No time to panic for Cubs, but it is time to (try to) forget 2016

The Cubs were featured Sunday on ‘‘60 Minutes.’’ Sixty minutes — how quaint, how fleeting.

By the time the Cubs and Yankees had finished playing an 18-inning game that night, 365 minutes had elapsed. That would be a lot of Lesley Stahl. It was way too much baseball and way, way, way too many strikeouts.

The CBS show ran its ode to the 2016 World Series champions, giving deserving nods to president Theo Epstein, manager Joe Maddon and the boys. That season seemed like a long time ago. Then again, so did Saturday by the time the game Sunday was over.

And maybe that’s the lesson — the very long lesson — of the 5-4 loss. The 2016 season is finally, officially history. The Yankees’ three-game sweep at Wrigley Field is a reminder that this season isn’t going to be one of those high-end boat cruises along the Danube. There are good teams out there, and they don’t care that the Cubs are the defending champions. Or if they do care, it’s only because the Cubs are in the way of what they want.

The Yankees celebrate their 18-inning victory over the Cubs on Sunday night/Monday morning.(Photo by David Banks/Getty Images)

It’s time to stop celebrating. Wait, what? The Cubs hadn’t won a World Series in 108 years, and now you’re telling us to forget about it? No, I’m telling you that it’s time to get down to business and that luxuriating in a bubble bath of 2016 memories isn’t going to accomplish much.

It’s always risky to rely on championship muscle memory. What happened one season doesn’t always carry over to the next. That’s why all the talk of a Cubs dynasty is just talk until it happens — until the Cubs go out and make it happen.

The 1984 Tigers were supposed to be the beginning of a dynasty, then they weren’t, finishing 84-77 the next season.

The 1985 Bears were supposed to be the beginning of a dynasty until they collapsed under the weight of injuries and endorsement opportunities.

The Cubs don’t need a wakeup call. They’re big boys. As a group, they don’t strike me as a bunch of guys reveling in their celebrity. But they’re certainly not playing up to the standards they set last season.

The pitching, which hardly experienced a glitch last season, has been shaky. The starters’ well-documented difficulties in the first inning continued Sunday, with Jon Lester giving up a run at the start of the game. Kyle Hendricks (3.51 ERA), Jake Arrieta (4.63) and John Lackey (5.14) have looked mortal.

I don’t sense that many people are panicking about the Cubs’ 16-15 start. But if you are, it’s worth remembering that they did go through a long stretch last season when they didn’t look like championship material. They went 16-12 in June and 12-14 in July — and ended up winning 103 games.

That might soothe the savage beast, but it doesn’t change what’s going on early this season. The Cubs were striking out a lot even before they whiffed a jaw-dropping 26 times Sunday. They’ve struck out the sixth-most times (283) in the majors. Strikeouts aren’t supposed to matter as much anymore, but when you don’t put the bat on the ball that many times, it deprives the ball of the opportunity to bounce in funny ways.

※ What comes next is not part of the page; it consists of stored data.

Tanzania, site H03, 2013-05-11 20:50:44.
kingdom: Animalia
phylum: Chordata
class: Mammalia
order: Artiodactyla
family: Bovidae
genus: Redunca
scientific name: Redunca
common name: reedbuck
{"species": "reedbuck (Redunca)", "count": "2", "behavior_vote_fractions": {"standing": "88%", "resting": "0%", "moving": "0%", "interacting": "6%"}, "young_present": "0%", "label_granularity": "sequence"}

Maddon must have been cranky by the time the game ended at 1:15 a.m. Monday. He actually criticized something about the Cubs.

‘‘I know they’re good, [the Yankees’] pitchers, but we have to do better than that at the plate,’’ he said.

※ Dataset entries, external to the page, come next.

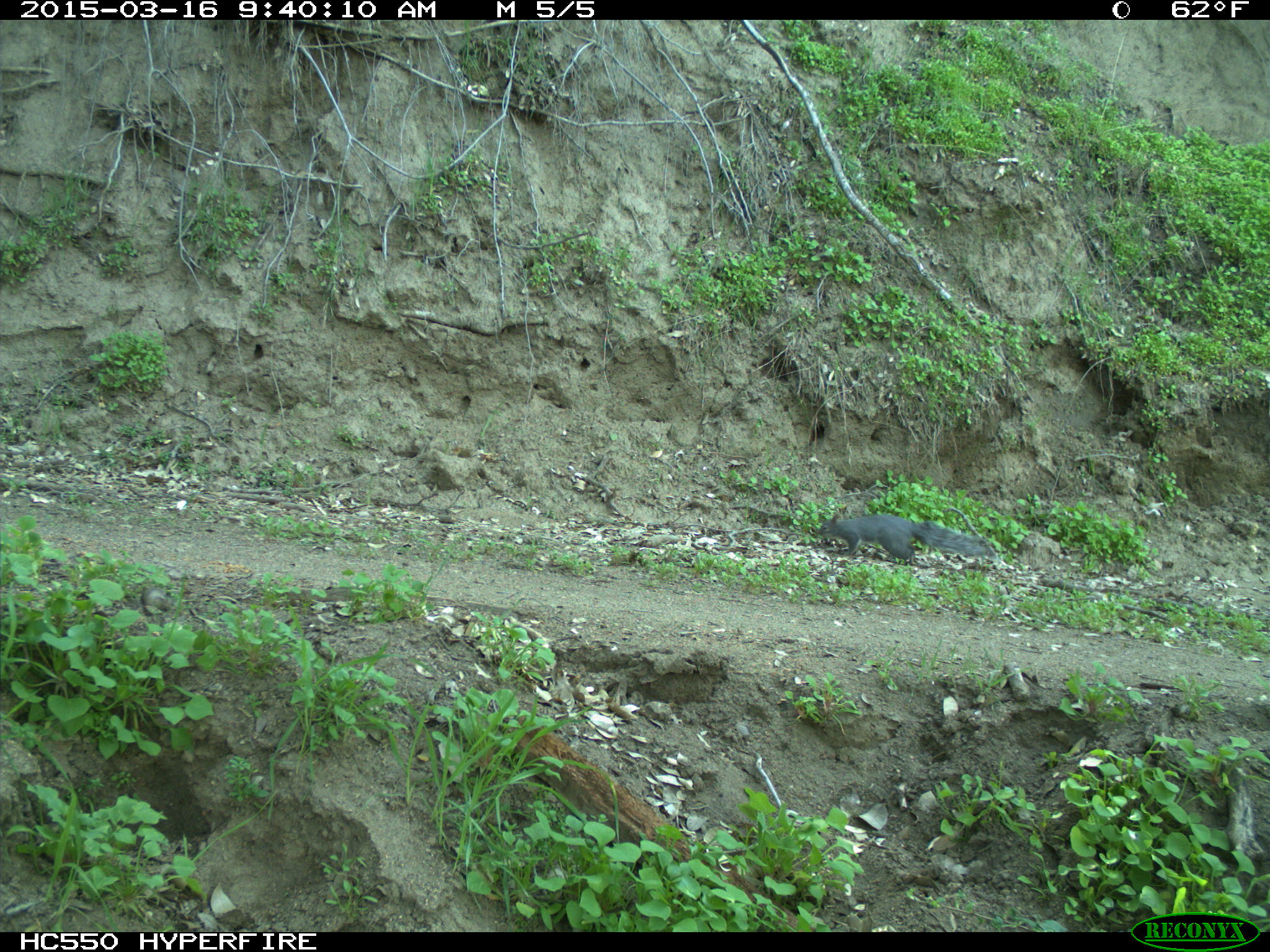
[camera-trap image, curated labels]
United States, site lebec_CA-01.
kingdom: Animalia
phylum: Chordata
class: Mammalia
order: Rodentia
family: Sciuridae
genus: Sciurus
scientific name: Sciurus carolinensis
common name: eastern gray squirrel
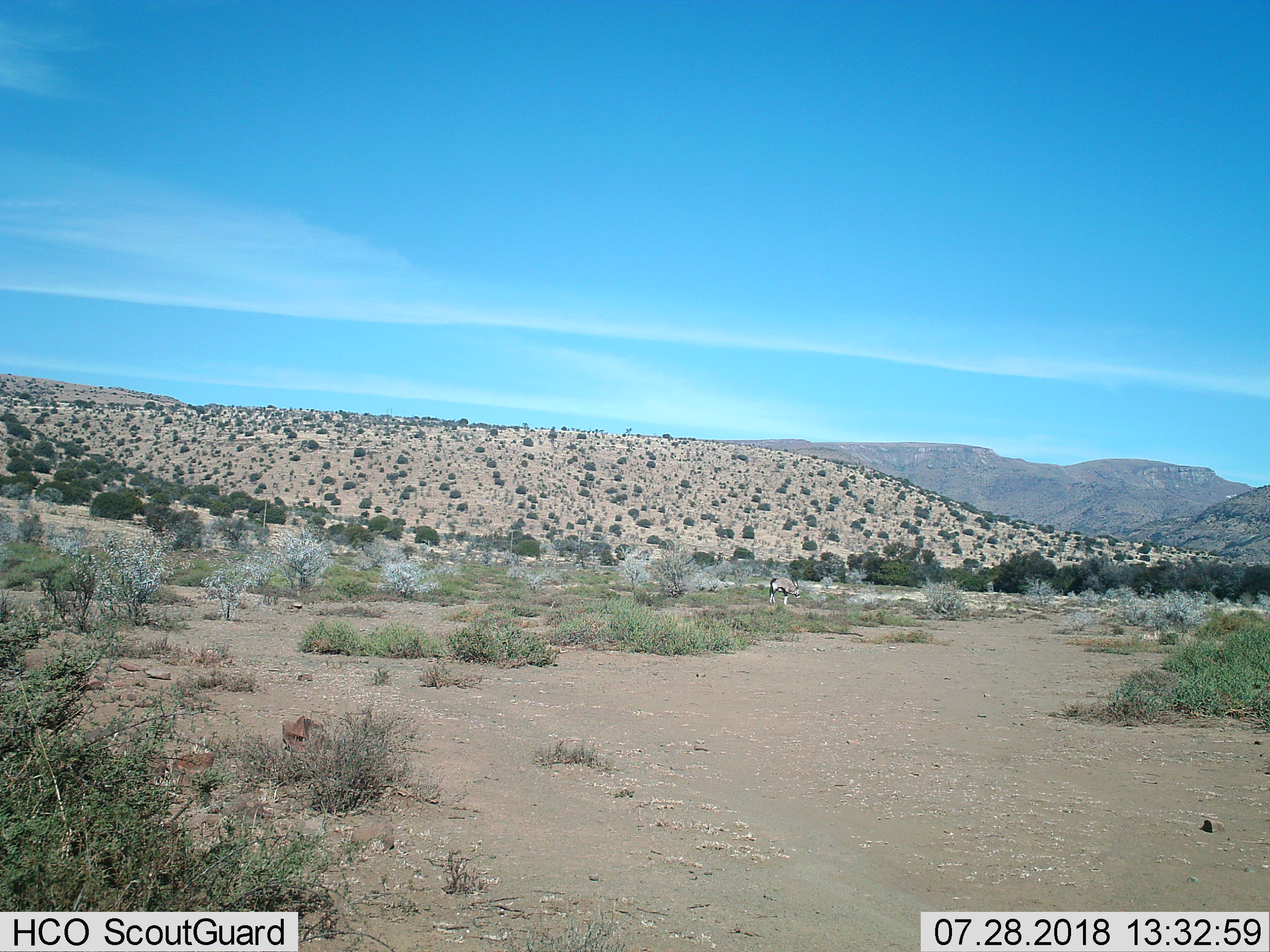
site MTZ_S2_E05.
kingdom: Animalia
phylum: Chordata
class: Mammalia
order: Artiodactyla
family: Bovidae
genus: Oryx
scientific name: Oryx gazella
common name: gemsbok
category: oryx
Oryx (gemsbok) (Oryx gazella), count 1. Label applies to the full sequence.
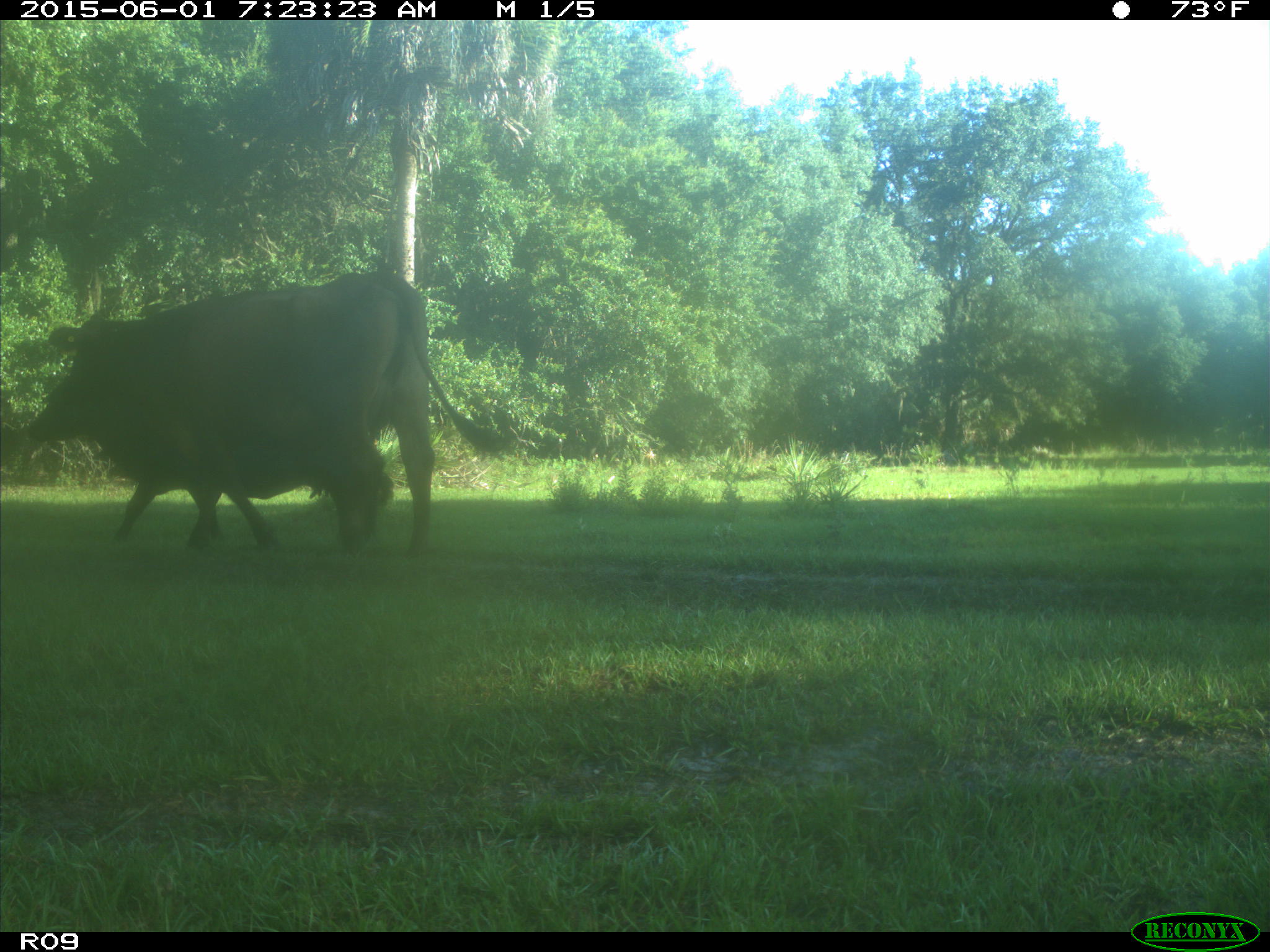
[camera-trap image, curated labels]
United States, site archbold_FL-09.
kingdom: Animalia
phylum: Chordata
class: Mammalia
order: Artiodactyla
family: Bovidae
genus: Bos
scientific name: Bos taurus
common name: domestic cow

It will be interesting to see how Maddon proceeds if the early-season trend becomes entrenched. Will he continue to be Joe Cool, saying everything is fine, his right hand calmly on the tiller? Or will he decide this team needs some pointed advice? My guess is that he won’t change, that even if the ship is going down, he’ll say, ‘‘What a lovely day for a swim!’’

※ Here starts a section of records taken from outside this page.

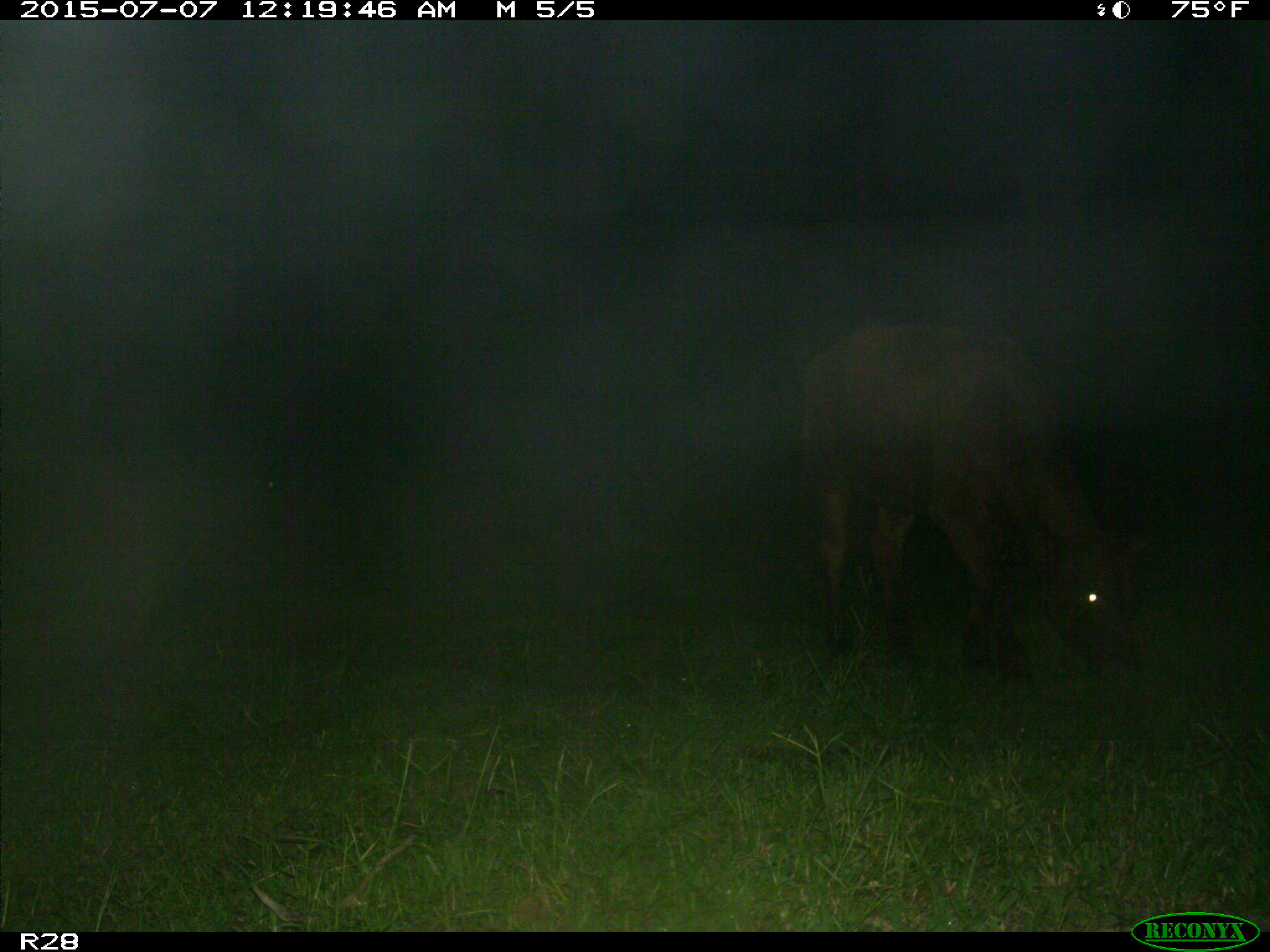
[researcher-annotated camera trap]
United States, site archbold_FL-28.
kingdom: Animalia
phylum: Chordata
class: Mammalia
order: Artiodactyla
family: Bovidae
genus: Bos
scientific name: Bos taurus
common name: domestic cow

But that’s painting a dark picture, and it’s too early for that. The guys who aren’t hitting as well as they’re capable of — Kyle Schwarber, Addison Russell, Ben Zobrist and Anthony Rizzo — eventually will. Right?

Nobody wants to be the guy preaching doom and gloom about a championship team playing .500 ball a little more than a month into the season. It’s true that seasons can be lost in April and May, but it’s not as though anyone is running away with the National League Central right now.

We very well might see the Cubs and Yankees in the World Series in October. But one of those teams is going to have to pick up its game if it wants to get there. Can you guess which one?